Enrico Bruno e Victor Martins

Do UOL, em Belo Horizonte

  • Bruno Cantini/Atlético-MG

    Em evolução ao lado de Gabriel, Santana quer esquecer de vez lembrança ruim do clássico

    Em evolução ao lado de Gabriel, Santana quer esquecer de vez lembrança ruim do clássico

Ele chegou ao Atlético-MG em janeiro e já passou pelo seu primeiro teste de fogo com apenas três semanas no clube. Logo no segundo compromisso oficial do ano, Felipe Santana recebeu a difícil tarefa de substituir Leonardo Silva no jogo mais importante do estado. Visivelmente fora de ritmo, ficou marcado por uma falha que resultou na derrota para o Cruzeiro.
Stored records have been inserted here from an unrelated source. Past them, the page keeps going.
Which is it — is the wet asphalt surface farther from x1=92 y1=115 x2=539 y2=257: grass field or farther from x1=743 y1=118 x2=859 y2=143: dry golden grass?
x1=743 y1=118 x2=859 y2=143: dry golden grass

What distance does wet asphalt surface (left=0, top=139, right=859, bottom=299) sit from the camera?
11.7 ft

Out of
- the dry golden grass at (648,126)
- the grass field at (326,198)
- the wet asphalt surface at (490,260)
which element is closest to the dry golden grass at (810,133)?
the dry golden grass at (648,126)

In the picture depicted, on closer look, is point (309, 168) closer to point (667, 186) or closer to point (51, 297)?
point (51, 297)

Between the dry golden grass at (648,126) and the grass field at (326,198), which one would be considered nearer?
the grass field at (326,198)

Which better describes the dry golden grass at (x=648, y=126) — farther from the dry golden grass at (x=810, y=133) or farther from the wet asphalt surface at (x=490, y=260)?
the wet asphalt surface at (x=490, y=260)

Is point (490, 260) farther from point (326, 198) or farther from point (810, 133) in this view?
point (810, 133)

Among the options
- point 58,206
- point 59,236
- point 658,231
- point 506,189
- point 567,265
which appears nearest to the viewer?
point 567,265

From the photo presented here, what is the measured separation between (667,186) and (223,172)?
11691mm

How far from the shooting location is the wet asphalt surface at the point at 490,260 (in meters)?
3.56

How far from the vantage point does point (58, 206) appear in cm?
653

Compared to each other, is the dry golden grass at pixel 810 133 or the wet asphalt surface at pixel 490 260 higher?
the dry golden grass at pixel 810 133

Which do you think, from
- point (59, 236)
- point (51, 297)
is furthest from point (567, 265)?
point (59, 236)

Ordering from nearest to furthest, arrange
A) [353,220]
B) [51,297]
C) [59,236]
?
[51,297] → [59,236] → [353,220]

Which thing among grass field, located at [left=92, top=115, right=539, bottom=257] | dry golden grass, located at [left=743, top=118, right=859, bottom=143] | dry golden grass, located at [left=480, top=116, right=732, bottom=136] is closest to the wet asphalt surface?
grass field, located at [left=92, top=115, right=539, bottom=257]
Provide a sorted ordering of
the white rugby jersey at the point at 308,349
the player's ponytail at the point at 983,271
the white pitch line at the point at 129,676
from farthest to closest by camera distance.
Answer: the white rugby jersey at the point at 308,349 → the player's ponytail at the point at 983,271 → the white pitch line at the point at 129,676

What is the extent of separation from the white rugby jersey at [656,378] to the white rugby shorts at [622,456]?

Bastou aquele erro para o zagueiro ganhar o status de vilão e começar a conviver com a desconfiança da torcida. De lá para cá, algumas coisas mudaram para melhor. Hoje, com atuações mais convincentes, Felipe se prepara para reencontrar o rival e quer dar um novo desfecho ao clássico para apagar a imagem ruim de dois meses atrás.

"Encaro este clássico como uma redenção. O primeiro aconteceu em um começo de processo e eu já sabia que poderiam ocorrer falhas. Aconteceram inúmeras falhas e o tempo tratou de curar as cicatrizes. Mas não fico remoendo. Era uma situação em que fazíamos a segunda partida do ano. Agora os números mudam e a forma física e o emocional também. Nessa semana, vamos trabalhar muito para que no próximo jogo possamos desentalar esses chicletes da garganta", comentou.

Contratado no final de 2016, Felipe estava parado desde a metade daquele ano para se recuperar do desgaste físico e mental após temporadas intensas na Europa. Em um cenário ideal, o jogador chegaria com tempo para realizar uma pré-temporada, recuperar o ritmo de jogo e só então brigar por uma das vagas como titular de Roger Machado. Porém, as lesões precoces de Leonardo Silva e Erazo impediram a ordem natural no processo de adaptação e o zagueiro precisou se virar para ganhar o ritmo em campo sem comprometer o coletivo. Até aqui, Felipe participou de seis dos nove jogos do Campeonato Mineiro, formando o miolo de zaga ao lado de Gabriel.

As fortes críticas por causa do começo ruim fizeram Santana traçar um objetivo: dar a volta por cima e resgatar o futebol que um dia o fez chegar ao Borussia Dortmund, bicampeão alemão. Desde então, o zagueiro vem evoluindo gradativamente em campo. Na última partida, contra a URT, mostrou bastante segurança nas bolas aéreas e eficiência nos desarmes.

"Quando eu vim para cá, sabia que a adaptação ia demorar. Sabia que ia haver críticas e sei do peso do meu nome. Faço de tudo para que o Felipe do Borussia volte. Mas eu tinha que se levar em conta que eu fiquei seis meses parado, com seis lesões consecutivas, no joelho, tornozelo e hérnia de disco, que acaba atrapalhar. Temos que liquidar uma por uma".